Faxes by close to 100 participants sent to the initial showing of FAX at The Drawing Center will form the core of this generative and accumulative exhibition; and subsequent institutions will each invite up to twenty additional artists to submit works to be presented at successive venues as a touring exhibition in collaboration with iCI.

Participating artists include: John Armleder, Tauba Auerbach, Pierre Bismuth, Barbara Bloom, Mel Bochner, Jan De Cock, Peter Coffin, Cerith Wyn Evans, Morgan Fischer, Aurélien Froment, Ryan Gander, Liam Gillick, Joseph Grigely, Wade Guyton, Charline von Heyl, Matthew Higgs, Germaine Kruip, Glenn Ligon, Dr. Ronald L. Mallett, Josephine Meckseper, Olivier Mosset, Steven Pinker, William Pope.L, Seth Price, Pamela Rosenkranz, Dexter Sinister, Wolfgang Tillmans, Edward Tufte, and Christopher Williams, among others.

EXHIBITION TOUR

FAX will travel to the Contemporary Museum, Baltimore, MD in the Fall of 2009 and will continue to tour through August 2012. Additional venues will be announced. Please contact iCI’s Curatorial Associate, Frances Wu Giarratano for more information at 212-254-8200 ext. 29 or wu@ici-exhibitions.org.




Drawing Out: Student Artwork from the Drawing Connections Program

April 3 – 10, 2009
Opening Reception: Thursday, April 2, 5 – 7 pm
DRAWING ROOM, 40 Wooster Street


From April 3 – 10, 2009, The Drawing Center will present Drawing Out, an exhibition of student artwork from The Drawing Center's program that places teaching artists in downtown public schools. The ambitious collaborative projects made by students in the Drawing Connections program will be featured in the Drawing Room at 40 Wooster Street.

Drawing Connections pairs practicing artists with teachers in Lower Manhattan public schools to develop projects that relate classroom curricula to current exhibitions at The Drawing Center. Students experience hands-on museum visits as well as in-school sessions with the teaching artists. Drawing Out will feature cross-disciplinary group projects by 100 students from four participating schools: P.S. 42 Benjamin Altman School, P.S. 130 Hernando Desoto School, H.S. 560
City-As-School High School, and Chelsea Career and Technical Education High School.

Through the Drawing Connections program, third graders at P.S. 42 worked with teaching artist Jennifer Cecere to explore Matt Mullican's exhibition A Drawing Translates the Way of Thinking. Contemplating Mullican’s use of line in his text drawings made while under hypnosis and the use of symbols in his self-created cosmology, the students reinterpreted selected Native American texts into their own drawings.

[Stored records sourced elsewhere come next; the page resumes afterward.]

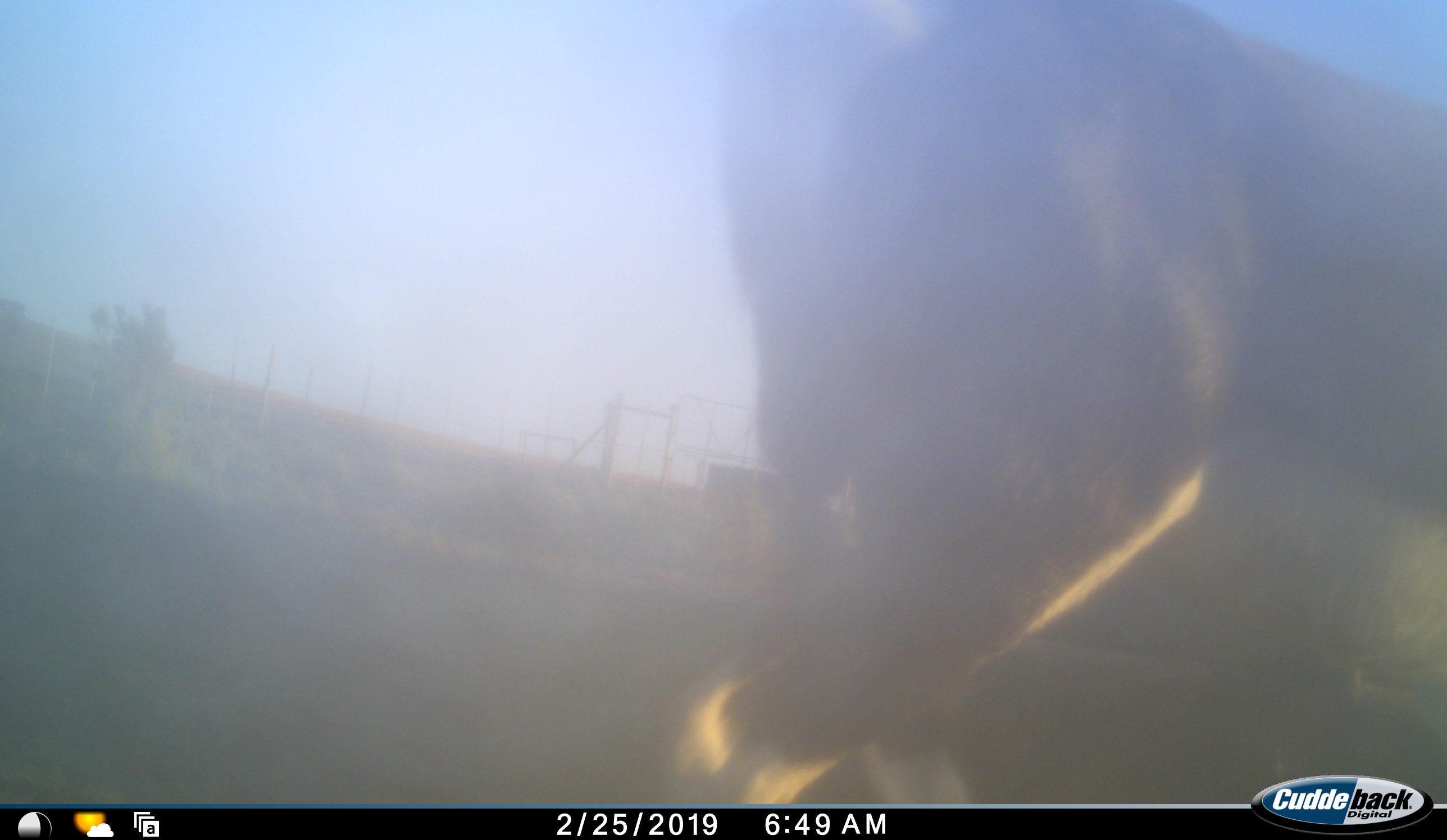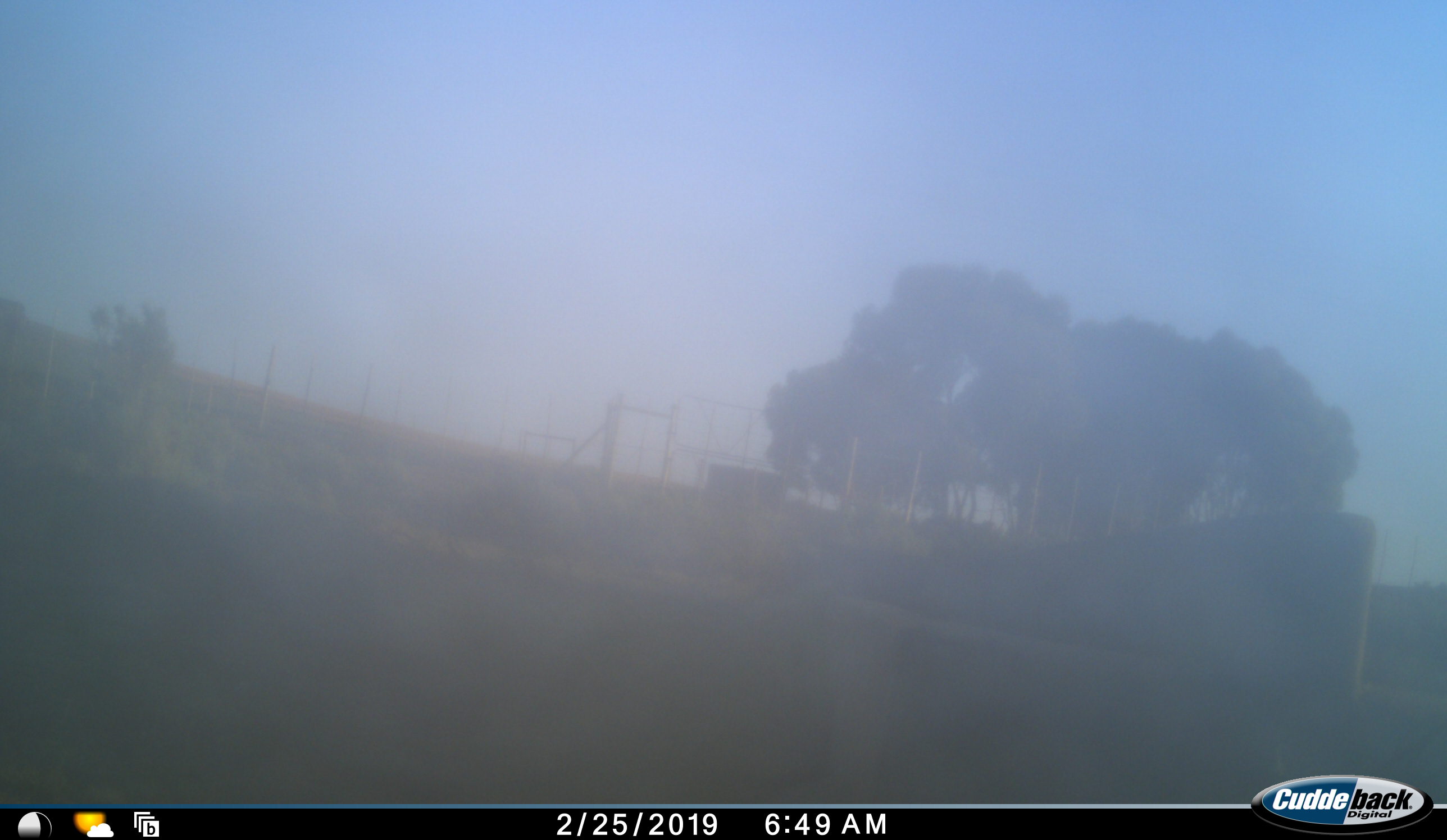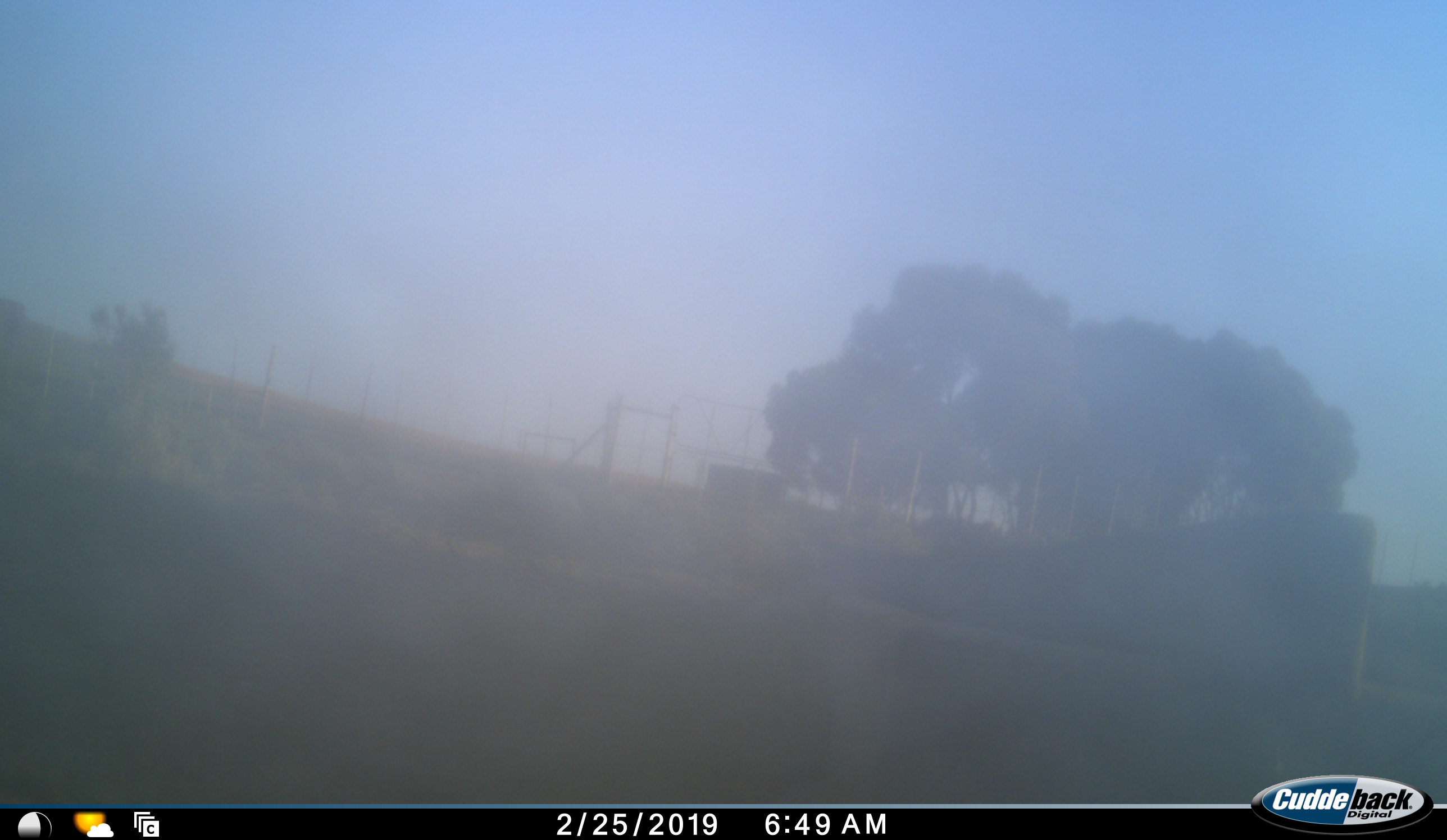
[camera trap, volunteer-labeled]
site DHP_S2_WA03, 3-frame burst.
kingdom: Animalia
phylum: Chordata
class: Mammalia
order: Artiodactyla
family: Bovidae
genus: Damaliscus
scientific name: Damaliscus pygargus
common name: bontebok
Bontebok (Damaliscus pygargus), count 1. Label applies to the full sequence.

P.S. 130 second graders worked with artist Elizabeth Hamby, also using Matt Mullican’s exhibition as inspiration for their project. The students explored the principles of geometry and the role of perspective, repetition, composition, and scale in importing meaning. Considering Mullican’s signs and symbols, the students created posters illustrating their own system of symbols and meaning.

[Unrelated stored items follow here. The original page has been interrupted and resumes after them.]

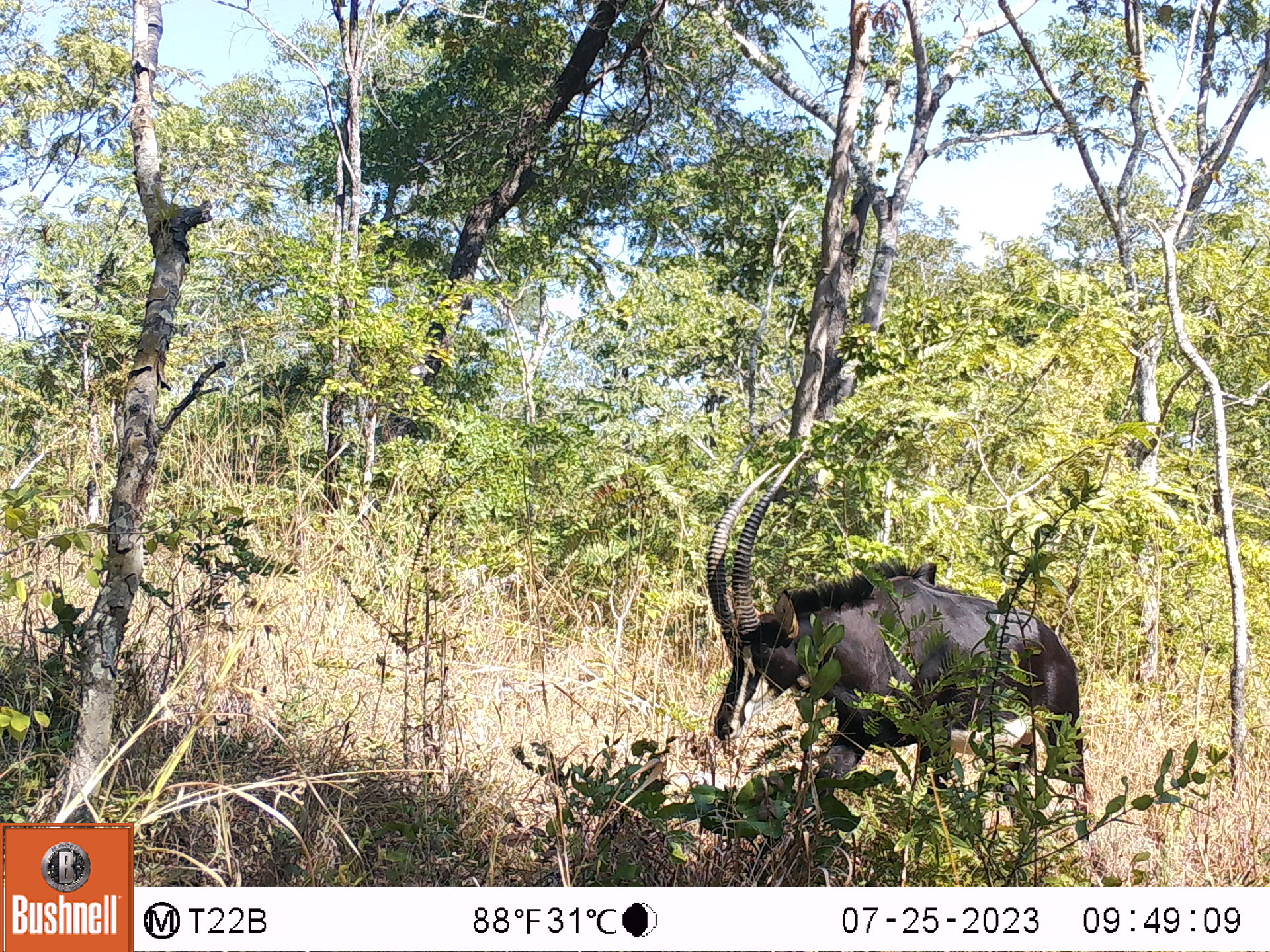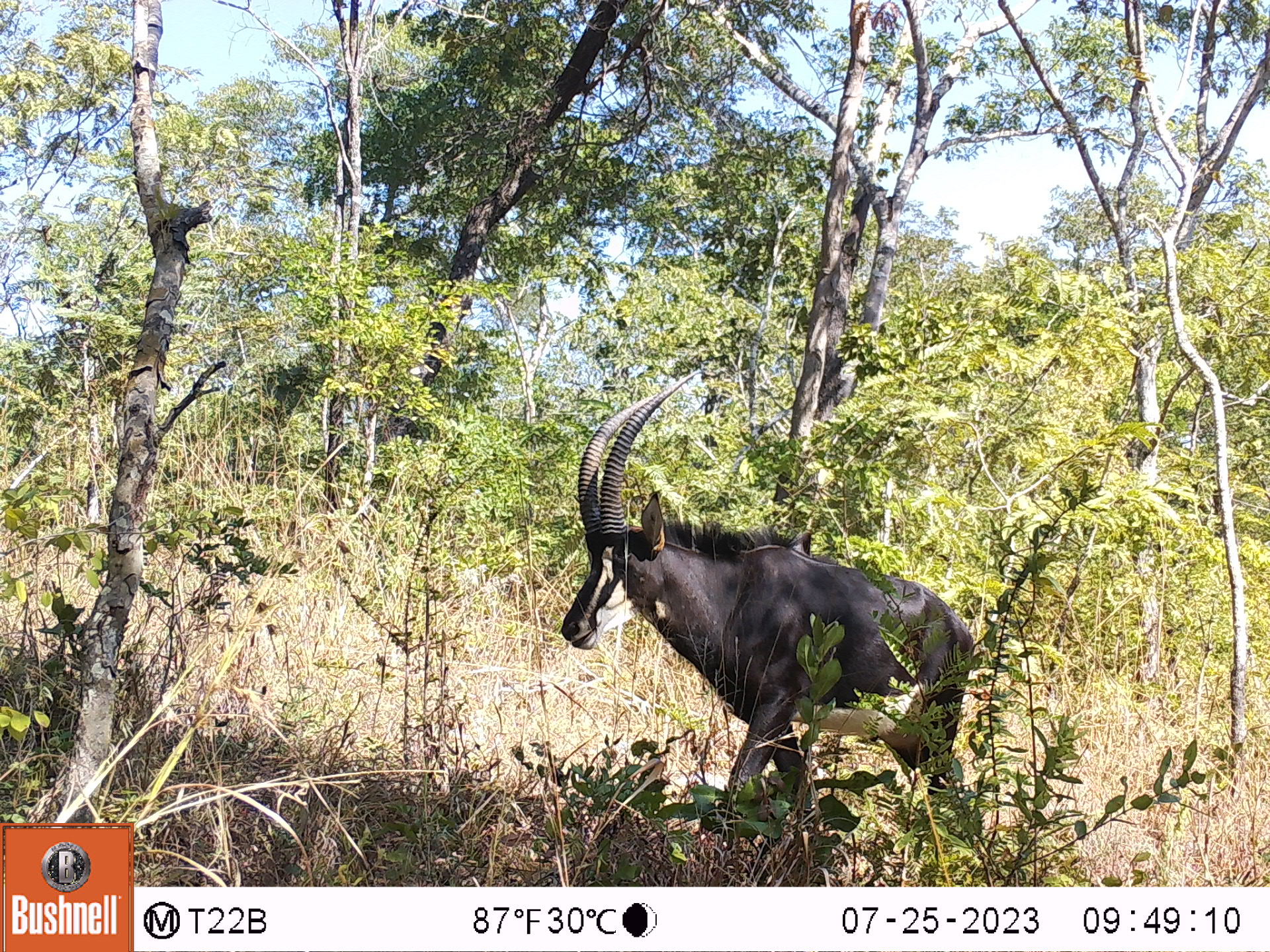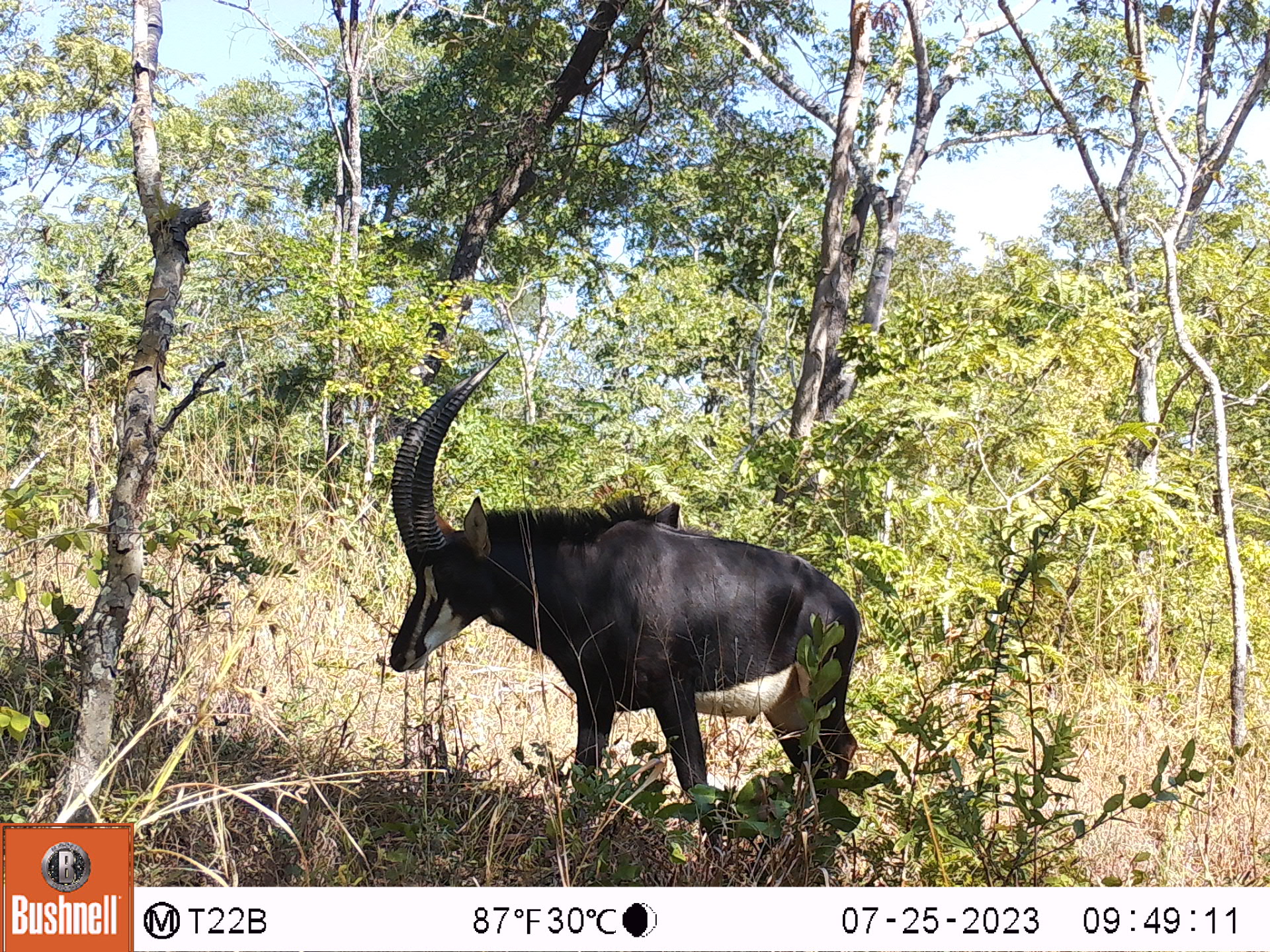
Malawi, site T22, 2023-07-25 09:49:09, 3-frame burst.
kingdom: Animalia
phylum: Chordata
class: Mammalia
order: Artiodactyla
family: Bovidae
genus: Hippotragus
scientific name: Hippotragus niger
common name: sable antelope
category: sable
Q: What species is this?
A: Sable (sable antelope) (Hippotragus niger).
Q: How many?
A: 1.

Ninth graders at Chelsea Career and Technical Education High School and artist Jeffrey Gibson engaged in a round table discussion exploring the topic of invisibility as it relates to their own lived experience. Students combined self-reflective writing with the ideas and various processes employed by the nine emerging artists in Apparently Invisible: Selections Spring 2009 to make drawings and collages.
City-As-School eleventh- and twelfth-grade students created drawings inspired by Sun Xun’s meditations on transience and the passage of time. Taking Xun’s films Shock of Time and Lie of the Magician as a starting point, the students considered the role of propaganda and the historical contrast of Western (U.S.) and Eastern (Chinese) cultures to make drawings and texts. These drawings and writings were transferred and filmed to create a 60-frame short film.